**Aim:**
In the letters below, which organization does the NFL partner with?

A spokesman commenting on Roe v. Wade some time ago concluded that the high court decision eventually brought legality to “infanticide.” Specifically, partial-birth abortion is the most recent example of “infanticide” having taken legal root in our beloved nation!

What else is in store, given “Washington’s Pro-Life Reversals” (Feb. 15)?

    Thomas E. Dennelly

West Islip, New York

Future Football Fans

Even though “NBC Sacks Super Bowl Ad for Life” (Feb. 8), I say: Run the ad next year. Be not afraid. Without life there is no choice — and there is absolutely no hope.

If we as a nation fail to protect life in the womb, all issues debated at election time or all programs in place to aid the disadvantaged children and youth of our country are declared null and void.

The NFL has joined into a partnership with the United Way. Some who play professional football have founded charities for underprivileged children. This is all well and good. However, if life in the womb in not nurtured and protected, all endeavors are null and void.

The baby in the womb at this moment is either the football player of the future or the football fan who will eventually draw revenue for the franchise. Babies in the womb are the future of this country and the world.

William P. Murphy

Huntington Station, New York

Ad Criteria

Regarding “NBC Sacks Super Bowl Ad for Life” (Feb. 8),  I thought you might appreciate Raymond Arroyo’s (EWTN’s “The World Over”) “take” on NBC’s refusal to air the pro-life ad during the Super Bowl: Perhaps if someone had told NBC that the embryo was naked they would have reconsidered.

Bill Motzel

Ormond Beach, Florida

Focus of Attention

Openly criticizing Vice President Joe Biden for receiving Communion because he supports abortion is giving him exactly what he wants: attention (“Will Biden Persist on Communion? Feb. 1). Constantly reporting every time he receives unworthily gives him what he craves. Biden will get his reprimand when he faces God on Judgment Day.

Arguing about whether or not all the bishops agree or do not agree on refusing Biden holy Communion should not be the issue. The devil loves to see the bishops and Catholics disagreeing in public. The issue is: What is the Catholic Church’s teaching on abortion? Then all agree. End of discussion.

Marlene Zachman

Albertville, Minnesota

Support Catholic Schools

I am responding to former First lady Laura Bush’s acknowledgement of the subtle but positive effects of a Catholic school education (“Laura Bush on Catholic Schools,” Jan. 25). Five of us children were “disadvantaged students” who were blessed by this mission to educate. My father left the plantation, acquired his GED, and secured a trade to better his life. My mother also left plantation work and had up to a seventh-grade education. They wanted better for themselves and their children.

**Data records:**
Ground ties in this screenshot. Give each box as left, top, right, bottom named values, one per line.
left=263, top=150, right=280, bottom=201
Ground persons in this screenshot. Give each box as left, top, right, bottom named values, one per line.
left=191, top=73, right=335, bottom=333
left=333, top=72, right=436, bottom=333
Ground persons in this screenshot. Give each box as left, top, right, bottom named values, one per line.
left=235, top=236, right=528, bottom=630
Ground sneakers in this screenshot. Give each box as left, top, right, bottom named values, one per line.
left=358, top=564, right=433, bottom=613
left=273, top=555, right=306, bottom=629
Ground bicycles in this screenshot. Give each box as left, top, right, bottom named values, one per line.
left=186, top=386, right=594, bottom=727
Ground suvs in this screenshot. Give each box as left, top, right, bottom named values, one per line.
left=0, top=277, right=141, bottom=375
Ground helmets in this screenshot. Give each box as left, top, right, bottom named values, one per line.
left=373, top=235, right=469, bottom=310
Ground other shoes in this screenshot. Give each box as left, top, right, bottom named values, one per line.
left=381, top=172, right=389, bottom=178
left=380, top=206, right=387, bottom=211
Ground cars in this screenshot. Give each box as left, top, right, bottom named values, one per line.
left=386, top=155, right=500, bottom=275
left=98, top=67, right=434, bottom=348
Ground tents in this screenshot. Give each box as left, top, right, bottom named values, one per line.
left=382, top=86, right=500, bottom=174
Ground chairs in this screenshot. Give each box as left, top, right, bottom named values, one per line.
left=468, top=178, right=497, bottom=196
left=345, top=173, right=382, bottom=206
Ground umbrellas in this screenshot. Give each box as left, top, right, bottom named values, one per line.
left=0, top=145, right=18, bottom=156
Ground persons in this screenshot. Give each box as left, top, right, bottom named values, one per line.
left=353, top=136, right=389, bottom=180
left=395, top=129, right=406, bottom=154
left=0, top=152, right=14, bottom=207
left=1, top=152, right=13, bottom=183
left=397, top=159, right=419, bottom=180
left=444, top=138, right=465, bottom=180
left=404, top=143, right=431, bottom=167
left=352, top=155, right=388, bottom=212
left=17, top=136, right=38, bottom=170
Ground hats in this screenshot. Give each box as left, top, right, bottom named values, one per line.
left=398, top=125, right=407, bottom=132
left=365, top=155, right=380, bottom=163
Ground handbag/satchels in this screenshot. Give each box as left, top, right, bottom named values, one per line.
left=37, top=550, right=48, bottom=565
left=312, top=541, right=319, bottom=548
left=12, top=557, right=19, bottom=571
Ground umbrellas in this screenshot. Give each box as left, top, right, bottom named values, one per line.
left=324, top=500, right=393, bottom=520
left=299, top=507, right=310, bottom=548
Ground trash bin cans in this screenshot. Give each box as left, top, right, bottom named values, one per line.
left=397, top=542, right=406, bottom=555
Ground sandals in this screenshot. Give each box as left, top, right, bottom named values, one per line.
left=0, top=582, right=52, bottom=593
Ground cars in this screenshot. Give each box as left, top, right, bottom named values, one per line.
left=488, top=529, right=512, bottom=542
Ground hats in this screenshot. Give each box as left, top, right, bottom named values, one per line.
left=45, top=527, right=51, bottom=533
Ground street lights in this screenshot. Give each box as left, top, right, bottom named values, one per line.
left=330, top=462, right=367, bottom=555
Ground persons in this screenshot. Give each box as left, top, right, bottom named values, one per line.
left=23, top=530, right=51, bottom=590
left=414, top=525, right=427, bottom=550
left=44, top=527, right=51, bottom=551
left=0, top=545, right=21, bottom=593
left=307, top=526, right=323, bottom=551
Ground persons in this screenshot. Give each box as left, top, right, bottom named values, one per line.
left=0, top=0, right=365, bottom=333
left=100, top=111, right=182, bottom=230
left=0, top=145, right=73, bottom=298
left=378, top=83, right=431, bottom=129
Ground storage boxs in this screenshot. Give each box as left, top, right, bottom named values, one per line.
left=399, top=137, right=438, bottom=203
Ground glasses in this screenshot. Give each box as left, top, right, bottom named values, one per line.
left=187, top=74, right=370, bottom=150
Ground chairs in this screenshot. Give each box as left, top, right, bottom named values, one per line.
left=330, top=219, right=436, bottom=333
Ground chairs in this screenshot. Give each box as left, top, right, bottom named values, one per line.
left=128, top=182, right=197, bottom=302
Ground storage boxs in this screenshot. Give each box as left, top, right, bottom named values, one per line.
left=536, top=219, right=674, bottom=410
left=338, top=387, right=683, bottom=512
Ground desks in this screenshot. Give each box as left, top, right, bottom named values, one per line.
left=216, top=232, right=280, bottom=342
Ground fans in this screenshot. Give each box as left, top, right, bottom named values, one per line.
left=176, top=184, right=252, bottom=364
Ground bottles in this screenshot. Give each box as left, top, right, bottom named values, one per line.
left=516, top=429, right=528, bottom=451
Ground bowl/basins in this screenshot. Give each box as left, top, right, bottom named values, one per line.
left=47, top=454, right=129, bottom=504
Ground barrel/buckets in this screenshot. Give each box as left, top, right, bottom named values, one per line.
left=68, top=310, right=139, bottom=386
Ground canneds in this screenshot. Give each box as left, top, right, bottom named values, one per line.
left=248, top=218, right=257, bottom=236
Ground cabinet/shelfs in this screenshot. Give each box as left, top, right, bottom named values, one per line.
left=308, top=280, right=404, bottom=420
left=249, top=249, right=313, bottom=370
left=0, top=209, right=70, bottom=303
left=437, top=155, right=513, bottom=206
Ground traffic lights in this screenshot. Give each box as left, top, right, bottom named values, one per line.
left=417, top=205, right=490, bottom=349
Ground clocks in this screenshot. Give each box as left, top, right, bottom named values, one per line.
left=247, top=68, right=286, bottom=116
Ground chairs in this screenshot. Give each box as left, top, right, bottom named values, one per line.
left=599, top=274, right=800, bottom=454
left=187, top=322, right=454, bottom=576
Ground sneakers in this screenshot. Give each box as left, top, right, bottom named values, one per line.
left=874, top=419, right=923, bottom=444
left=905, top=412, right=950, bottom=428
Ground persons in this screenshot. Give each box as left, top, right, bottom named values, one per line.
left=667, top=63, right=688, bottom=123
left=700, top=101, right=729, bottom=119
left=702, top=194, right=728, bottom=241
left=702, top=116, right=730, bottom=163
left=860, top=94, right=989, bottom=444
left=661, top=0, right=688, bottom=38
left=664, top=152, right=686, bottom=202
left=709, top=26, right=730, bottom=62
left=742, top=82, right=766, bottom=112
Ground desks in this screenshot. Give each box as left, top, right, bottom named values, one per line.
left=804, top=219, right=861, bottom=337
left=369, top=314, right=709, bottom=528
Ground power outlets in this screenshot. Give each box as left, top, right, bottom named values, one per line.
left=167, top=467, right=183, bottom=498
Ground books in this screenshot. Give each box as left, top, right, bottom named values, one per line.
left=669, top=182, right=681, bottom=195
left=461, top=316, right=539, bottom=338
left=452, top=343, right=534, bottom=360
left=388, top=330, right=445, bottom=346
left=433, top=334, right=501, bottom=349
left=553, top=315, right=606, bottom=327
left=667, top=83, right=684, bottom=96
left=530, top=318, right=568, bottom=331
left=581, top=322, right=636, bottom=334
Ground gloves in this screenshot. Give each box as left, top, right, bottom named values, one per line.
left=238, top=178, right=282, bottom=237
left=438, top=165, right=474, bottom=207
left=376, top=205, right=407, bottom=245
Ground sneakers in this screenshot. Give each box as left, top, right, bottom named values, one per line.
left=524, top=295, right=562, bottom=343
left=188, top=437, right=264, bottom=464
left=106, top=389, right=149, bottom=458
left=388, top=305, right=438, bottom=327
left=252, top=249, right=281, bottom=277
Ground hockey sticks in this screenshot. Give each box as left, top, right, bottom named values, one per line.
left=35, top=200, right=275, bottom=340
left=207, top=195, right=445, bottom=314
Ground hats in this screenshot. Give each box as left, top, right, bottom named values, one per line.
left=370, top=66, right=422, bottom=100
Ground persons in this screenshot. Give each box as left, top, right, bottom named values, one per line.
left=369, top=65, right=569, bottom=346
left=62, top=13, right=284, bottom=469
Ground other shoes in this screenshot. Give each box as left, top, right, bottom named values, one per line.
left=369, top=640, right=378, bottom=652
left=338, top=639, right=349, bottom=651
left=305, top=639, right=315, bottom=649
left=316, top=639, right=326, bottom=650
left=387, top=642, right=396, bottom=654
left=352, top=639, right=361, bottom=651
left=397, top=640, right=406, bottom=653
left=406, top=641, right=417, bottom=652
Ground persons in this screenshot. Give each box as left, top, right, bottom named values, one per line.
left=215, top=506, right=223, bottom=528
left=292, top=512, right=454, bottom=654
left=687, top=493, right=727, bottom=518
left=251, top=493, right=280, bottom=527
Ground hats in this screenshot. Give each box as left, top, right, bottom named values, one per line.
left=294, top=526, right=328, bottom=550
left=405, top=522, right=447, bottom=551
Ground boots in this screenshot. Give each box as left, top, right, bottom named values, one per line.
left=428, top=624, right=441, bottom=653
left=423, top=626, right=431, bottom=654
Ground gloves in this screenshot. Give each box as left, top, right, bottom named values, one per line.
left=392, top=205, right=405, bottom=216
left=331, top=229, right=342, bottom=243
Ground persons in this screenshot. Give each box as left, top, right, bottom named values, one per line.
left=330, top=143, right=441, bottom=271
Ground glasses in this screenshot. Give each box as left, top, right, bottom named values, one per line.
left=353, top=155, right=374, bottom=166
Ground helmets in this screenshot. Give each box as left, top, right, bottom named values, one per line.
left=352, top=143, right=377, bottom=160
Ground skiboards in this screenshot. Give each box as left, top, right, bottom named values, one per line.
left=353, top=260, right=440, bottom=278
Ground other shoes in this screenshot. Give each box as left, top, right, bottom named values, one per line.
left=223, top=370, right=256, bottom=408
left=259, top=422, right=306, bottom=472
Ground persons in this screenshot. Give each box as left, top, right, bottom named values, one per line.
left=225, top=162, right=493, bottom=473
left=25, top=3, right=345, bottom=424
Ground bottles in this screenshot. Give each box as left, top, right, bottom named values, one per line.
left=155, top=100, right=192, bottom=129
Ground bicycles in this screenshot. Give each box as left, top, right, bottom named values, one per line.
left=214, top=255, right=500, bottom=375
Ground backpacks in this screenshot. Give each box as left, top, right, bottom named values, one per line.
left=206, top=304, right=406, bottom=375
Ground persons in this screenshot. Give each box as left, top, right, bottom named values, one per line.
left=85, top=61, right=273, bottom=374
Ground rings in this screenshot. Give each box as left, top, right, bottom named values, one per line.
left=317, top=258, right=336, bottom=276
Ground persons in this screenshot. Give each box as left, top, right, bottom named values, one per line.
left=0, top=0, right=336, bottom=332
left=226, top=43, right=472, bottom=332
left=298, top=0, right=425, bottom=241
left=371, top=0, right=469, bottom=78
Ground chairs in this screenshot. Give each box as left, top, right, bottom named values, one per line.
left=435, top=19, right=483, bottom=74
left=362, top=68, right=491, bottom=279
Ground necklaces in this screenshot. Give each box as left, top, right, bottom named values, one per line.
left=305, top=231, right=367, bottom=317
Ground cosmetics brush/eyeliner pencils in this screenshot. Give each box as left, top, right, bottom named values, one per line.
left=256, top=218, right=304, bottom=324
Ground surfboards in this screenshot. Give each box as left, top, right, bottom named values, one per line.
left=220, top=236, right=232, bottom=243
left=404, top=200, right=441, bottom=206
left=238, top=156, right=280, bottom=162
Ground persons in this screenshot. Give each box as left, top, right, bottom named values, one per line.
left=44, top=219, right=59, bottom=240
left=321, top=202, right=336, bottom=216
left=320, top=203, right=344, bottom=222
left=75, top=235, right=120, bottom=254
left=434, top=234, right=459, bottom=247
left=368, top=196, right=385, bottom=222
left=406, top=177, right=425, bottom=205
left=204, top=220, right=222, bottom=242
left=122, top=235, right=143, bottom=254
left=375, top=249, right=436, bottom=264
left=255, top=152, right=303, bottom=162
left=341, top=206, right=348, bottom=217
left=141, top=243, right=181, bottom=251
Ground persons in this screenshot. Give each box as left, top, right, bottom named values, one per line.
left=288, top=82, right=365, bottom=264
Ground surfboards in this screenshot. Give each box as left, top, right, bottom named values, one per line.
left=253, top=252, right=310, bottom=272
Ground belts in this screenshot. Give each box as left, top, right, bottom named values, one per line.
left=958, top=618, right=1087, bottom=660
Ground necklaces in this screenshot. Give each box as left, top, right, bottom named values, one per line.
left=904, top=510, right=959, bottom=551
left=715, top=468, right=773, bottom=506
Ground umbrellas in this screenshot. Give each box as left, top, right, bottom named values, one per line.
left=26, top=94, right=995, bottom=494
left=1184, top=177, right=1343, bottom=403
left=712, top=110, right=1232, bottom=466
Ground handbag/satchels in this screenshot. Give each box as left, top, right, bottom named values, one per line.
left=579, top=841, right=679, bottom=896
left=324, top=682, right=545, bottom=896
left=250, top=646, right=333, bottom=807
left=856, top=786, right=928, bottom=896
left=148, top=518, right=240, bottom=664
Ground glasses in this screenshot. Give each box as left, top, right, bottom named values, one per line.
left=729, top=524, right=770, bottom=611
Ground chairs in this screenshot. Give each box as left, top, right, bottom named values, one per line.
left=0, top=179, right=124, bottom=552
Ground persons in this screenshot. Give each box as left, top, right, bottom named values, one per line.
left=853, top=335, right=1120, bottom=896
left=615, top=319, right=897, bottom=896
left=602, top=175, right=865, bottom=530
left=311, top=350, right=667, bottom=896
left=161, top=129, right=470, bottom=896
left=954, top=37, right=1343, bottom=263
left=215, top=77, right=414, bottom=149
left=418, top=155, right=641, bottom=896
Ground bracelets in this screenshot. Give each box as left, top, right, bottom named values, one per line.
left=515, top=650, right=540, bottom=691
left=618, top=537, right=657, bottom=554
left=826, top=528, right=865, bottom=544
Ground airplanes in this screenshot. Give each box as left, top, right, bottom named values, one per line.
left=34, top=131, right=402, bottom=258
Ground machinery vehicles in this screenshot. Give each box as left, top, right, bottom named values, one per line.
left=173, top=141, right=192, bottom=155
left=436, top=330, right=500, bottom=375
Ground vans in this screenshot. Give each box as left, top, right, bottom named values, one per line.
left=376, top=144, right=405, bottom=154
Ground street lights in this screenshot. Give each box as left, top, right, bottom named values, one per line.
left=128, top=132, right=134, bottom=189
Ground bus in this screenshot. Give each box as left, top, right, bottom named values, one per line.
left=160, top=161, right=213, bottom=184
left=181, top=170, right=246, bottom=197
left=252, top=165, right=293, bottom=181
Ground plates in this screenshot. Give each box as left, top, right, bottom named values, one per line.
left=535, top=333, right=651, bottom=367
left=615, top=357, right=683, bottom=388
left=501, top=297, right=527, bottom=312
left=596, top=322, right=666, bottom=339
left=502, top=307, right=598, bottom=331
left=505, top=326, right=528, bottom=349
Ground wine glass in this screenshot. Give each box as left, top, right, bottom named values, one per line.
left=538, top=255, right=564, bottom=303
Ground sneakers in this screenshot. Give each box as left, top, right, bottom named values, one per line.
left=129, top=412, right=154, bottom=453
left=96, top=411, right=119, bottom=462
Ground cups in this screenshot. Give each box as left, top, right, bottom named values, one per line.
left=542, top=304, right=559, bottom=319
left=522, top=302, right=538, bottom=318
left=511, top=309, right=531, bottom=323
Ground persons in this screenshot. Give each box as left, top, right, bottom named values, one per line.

**Result for this task:**
The United Way.